Hi, just bought an HO slot car set. How high of a table should I put the track on?


----------



## rbrunne1 (Sep 22, 2007)

Dice said:


> Hi, just bought an HO slot car set. How high of a table should I put the track on?


Anywhere between 30" (standard table height) & 36" (standard counter height) would be fine. I think 30" is a little low when standing, but if you are planning use by children, I would recommend staying closer to 30".


----------



## Dice (Jan 13, 2021)

rbrunne1 said:


> Anywhere between 30" (standard table height) & 36" (standard counter height) would be fine. I think 30" is a little low when standing, but if you are planning use by children, I would recommend staying closer to 30".


Thank You! Do most adults stand or sit when racing HO slot cars?


----------



## rbrunne1 (Sep 22, 2007)

Dice said:


> Thank You! Do most adults stand or sit when racing HO slot cars?

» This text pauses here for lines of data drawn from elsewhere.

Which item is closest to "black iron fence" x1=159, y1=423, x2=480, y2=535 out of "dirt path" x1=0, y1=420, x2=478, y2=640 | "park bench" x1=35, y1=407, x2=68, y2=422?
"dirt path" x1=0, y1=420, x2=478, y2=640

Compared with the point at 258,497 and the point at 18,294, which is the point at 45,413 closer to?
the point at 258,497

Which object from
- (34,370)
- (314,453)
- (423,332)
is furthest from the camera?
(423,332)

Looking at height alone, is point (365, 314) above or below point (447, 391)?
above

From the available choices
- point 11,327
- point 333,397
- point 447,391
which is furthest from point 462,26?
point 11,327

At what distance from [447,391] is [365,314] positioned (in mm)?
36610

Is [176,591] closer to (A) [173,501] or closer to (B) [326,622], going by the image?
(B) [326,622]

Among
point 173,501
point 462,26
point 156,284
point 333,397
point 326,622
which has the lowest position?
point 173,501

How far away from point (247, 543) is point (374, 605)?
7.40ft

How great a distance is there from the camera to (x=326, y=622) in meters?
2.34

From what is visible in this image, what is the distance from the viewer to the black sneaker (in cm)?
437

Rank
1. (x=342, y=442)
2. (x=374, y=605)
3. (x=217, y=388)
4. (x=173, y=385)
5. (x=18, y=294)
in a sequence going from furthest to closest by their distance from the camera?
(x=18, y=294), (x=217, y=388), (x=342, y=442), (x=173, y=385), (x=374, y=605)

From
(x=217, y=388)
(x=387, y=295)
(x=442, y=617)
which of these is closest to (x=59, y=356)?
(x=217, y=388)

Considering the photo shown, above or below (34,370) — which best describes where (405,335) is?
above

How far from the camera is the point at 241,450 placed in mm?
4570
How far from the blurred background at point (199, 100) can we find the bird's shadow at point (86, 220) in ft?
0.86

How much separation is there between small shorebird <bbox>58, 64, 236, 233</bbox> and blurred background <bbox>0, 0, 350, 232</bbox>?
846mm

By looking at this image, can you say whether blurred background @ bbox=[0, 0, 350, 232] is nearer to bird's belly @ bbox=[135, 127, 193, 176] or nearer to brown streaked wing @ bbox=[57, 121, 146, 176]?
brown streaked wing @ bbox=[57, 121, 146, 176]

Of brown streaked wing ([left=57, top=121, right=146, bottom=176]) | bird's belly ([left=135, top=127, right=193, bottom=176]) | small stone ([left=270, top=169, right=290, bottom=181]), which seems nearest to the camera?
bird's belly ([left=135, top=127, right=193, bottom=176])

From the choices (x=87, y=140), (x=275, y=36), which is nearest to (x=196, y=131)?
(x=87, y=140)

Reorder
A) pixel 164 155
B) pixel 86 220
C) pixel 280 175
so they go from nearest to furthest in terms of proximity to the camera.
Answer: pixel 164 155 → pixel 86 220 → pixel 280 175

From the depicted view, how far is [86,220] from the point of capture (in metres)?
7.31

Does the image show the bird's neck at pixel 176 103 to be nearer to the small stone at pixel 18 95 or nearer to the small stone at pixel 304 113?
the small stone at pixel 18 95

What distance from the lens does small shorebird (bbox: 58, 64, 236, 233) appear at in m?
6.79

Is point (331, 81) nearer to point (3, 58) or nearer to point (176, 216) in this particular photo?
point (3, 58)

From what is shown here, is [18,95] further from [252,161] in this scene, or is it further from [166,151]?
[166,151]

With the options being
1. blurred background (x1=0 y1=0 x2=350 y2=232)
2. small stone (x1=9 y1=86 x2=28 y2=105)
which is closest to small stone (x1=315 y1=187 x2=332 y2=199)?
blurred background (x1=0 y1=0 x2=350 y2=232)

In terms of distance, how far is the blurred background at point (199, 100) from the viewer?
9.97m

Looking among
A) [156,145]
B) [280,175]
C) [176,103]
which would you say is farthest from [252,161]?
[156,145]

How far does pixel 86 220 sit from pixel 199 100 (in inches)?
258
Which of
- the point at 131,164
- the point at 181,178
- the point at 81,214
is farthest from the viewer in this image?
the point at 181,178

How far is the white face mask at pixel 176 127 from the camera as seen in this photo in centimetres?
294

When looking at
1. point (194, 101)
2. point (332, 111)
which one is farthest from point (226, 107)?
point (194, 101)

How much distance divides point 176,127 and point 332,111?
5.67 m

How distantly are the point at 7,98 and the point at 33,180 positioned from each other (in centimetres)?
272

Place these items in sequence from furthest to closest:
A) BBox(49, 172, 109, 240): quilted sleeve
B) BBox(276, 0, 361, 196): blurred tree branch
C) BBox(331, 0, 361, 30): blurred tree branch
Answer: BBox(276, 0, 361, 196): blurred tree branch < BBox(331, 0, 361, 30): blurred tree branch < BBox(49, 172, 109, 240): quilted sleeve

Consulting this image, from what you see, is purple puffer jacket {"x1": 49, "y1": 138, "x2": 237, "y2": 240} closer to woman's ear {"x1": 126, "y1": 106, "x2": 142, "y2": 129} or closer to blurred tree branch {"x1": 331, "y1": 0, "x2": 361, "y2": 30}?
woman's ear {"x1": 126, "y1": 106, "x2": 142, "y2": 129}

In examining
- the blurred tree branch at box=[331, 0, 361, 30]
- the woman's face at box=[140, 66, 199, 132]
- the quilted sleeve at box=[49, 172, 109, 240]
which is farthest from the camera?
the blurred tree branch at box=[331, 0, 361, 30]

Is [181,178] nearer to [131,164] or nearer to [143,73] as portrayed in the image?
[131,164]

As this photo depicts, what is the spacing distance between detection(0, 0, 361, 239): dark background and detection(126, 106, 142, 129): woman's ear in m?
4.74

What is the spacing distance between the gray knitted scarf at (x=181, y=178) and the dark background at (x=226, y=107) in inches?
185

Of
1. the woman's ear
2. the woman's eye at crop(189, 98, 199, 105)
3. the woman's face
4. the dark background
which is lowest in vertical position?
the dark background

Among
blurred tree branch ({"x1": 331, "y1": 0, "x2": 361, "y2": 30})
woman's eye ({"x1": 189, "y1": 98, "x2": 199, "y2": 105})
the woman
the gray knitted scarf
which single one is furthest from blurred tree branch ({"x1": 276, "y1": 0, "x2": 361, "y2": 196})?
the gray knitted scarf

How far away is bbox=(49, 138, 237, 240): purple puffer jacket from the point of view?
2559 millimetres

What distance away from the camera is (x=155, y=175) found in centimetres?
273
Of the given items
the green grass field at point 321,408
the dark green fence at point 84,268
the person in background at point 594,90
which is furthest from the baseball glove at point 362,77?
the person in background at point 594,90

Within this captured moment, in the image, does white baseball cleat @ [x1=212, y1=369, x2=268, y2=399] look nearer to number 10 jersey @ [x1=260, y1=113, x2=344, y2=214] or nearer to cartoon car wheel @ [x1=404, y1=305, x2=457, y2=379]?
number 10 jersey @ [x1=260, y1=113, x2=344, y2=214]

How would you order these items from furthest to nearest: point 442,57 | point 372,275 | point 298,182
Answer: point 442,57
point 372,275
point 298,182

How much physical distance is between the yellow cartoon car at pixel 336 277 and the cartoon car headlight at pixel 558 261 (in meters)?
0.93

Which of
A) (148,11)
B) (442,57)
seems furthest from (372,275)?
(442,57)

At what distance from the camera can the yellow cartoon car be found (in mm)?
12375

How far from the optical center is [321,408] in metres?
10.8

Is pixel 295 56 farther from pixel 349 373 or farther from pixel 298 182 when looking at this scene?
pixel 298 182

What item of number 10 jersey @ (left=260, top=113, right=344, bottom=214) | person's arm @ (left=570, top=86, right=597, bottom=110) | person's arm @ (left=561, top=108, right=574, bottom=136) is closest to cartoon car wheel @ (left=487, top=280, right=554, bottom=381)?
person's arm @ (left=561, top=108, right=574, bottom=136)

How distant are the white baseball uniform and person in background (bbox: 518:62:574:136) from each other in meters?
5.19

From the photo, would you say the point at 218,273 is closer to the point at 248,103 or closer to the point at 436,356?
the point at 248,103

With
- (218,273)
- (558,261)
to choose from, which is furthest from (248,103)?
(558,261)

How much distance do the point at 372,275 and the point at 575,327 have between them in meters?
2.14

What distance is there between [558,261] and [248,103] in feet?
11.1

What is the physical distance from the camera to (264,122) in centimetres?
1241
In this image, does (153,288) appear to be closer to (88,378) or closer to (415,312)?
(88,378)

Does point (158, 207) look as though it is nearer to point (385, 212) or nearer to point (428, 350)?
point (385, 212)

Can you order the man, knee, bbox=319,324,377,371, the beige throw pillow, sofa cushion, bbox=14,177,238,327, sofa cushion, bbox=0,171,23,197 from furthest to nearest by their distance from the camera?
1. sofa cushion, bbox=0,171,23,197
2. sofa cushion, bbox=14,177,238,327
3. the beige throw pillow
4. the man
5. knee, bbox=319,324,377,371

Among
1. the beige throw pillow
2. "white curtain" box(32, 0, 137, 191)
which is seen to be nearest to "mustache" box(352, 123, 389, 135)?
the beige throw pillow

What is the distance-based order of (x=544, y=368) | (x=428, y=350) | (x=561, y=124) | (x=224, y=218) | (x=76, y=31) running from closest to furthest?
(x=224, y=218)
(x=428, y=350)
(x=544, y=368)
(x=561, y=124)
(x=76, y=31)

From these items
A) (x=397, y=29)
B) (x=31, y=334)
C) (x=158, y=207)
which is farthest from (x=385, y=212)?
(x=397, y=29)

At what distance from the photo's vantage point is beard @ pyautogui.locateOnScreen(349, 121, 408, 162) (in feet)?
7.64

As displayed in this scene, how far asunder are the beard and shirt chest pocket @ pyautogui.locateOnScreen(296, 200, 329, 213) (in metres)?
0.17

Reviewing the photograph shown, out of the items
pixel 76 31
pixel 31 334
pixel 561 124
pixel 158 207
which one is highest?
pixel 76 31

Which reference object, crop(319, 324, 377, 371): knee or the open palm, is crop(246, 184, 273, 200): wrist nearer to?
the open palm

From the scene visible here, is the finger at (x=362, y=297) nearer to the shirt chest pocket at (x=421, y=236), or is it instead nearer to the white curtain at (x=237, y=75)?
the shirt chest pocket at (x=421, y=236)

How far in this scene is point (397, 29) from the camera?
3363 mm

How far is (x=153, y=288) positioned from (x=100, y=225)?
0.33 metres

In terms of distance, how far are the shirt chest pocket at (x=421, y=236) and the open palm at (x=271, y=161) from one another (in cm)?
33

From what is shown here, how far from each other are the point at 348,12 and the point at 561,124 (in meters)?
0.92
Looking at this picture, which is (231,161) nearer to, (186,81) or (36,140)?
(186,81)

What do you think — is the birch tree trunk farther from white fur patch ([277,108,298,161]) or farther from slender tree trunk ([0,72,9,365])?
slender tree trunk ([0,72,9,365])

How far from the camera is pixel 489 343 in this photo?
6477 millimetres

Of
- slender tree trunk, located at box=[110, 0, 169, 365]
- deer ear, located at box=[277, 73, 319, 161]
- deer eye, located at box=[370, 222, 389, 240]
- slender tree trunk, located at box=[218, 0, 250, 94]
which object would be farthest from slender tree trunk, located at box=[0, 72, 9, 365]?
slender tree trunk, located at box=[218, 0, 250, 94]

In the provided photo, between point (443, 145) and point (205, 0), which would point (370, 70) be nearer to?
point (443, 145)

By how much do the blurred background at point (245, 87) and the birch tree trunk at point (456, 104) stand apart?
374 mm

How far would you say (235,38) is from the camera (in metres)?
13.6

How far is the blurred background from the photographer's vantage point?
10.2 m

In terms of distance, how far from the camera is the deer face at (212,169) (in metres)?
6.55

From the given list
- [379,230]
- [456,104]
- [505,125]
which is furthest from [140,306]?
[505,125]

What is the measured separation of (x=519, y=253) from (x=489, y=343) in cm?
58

I usually stand so it easier to retrieve deslots.


----------



## Dice (Jan 13, 2021)

Thanks again. One more question . Is it ok to put several tables together to get the size I need 
or would this have an effect on the slot car performance?


----------



## alpink (Aug 22, 2010)

sure, you can use separate tables/platforms. might make it easier to change layout in future if you so desire.


----------



## Dice (Jan 13, 2021)

alpink said:


> sure, you can use separate tables/platforms. might make it easier to change layout in future if you so desire.





alpink said:


> sure, you can use separate tables/platforms. might make it easier to change layout in future if you so desire.


I never though of that. Thank you!


----------



## Milton Fox Racing (May 27, 2014)

The ideal height is so you can easily reach all areas of the track (and the run off areas in case of a de-slot.) 🤙


----------